■ **WORK REQUEST**
Repeat the data word for word, excluding every picture.

▼

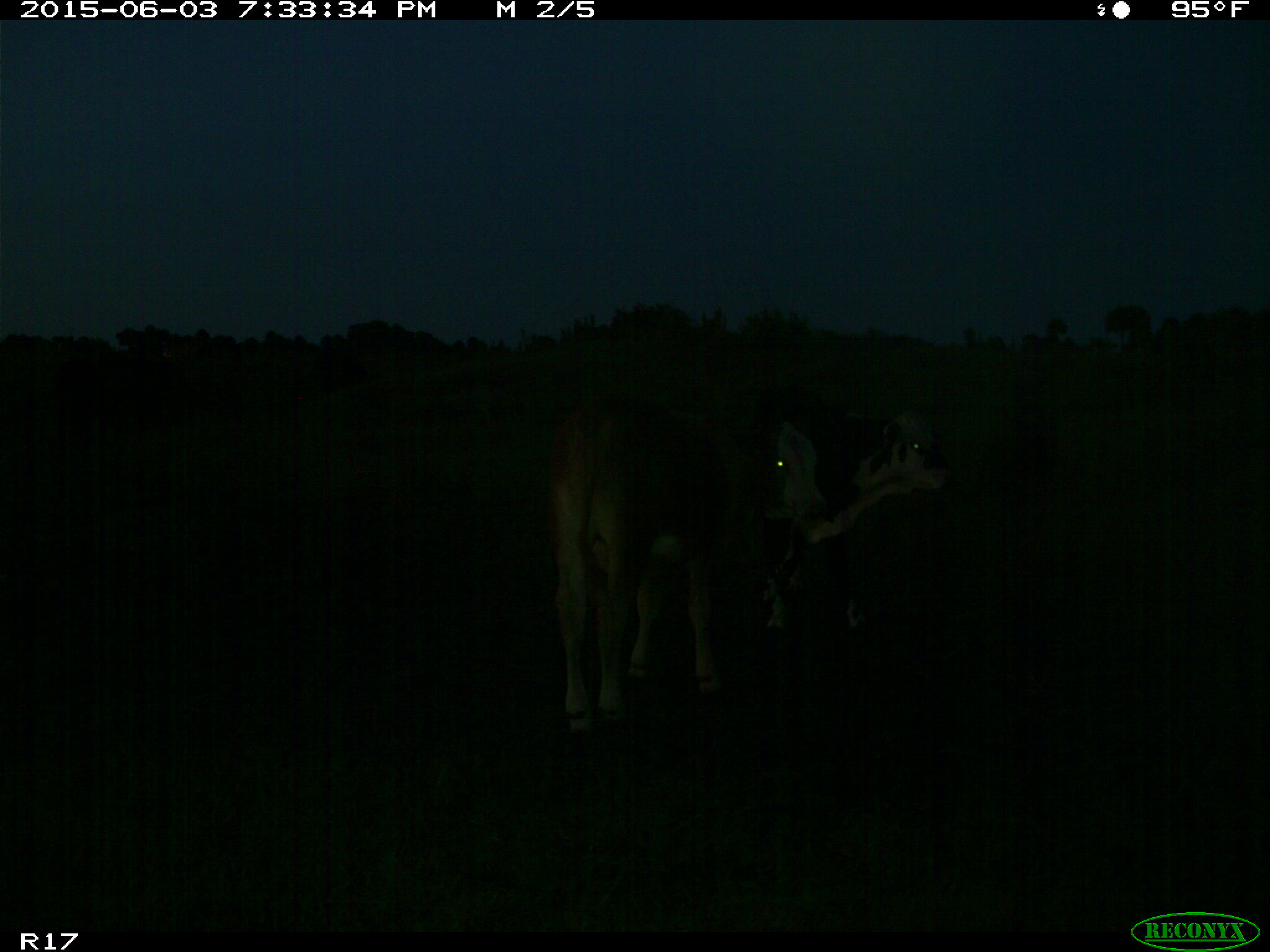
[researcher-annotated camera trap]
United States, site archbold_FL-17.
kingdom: Animalia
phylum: Chordata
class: Mammalia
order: Artiodactyla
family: Bovidae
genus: Bos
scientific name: Bos taurus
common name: domestic cow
Bos taurus (domestic cow).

▲

■ **TASK RESULT**
[researcher-annotated camera trap]
United States, site archbold_FL-17.
kingdom: Animalia
phylum: Chordata
class: Mammalia
order: Artiodactyla
family: Bovidae
genus: Bos
scientific name: Bos taurus
common name: domestic cow
Bos taurus (domestic cow).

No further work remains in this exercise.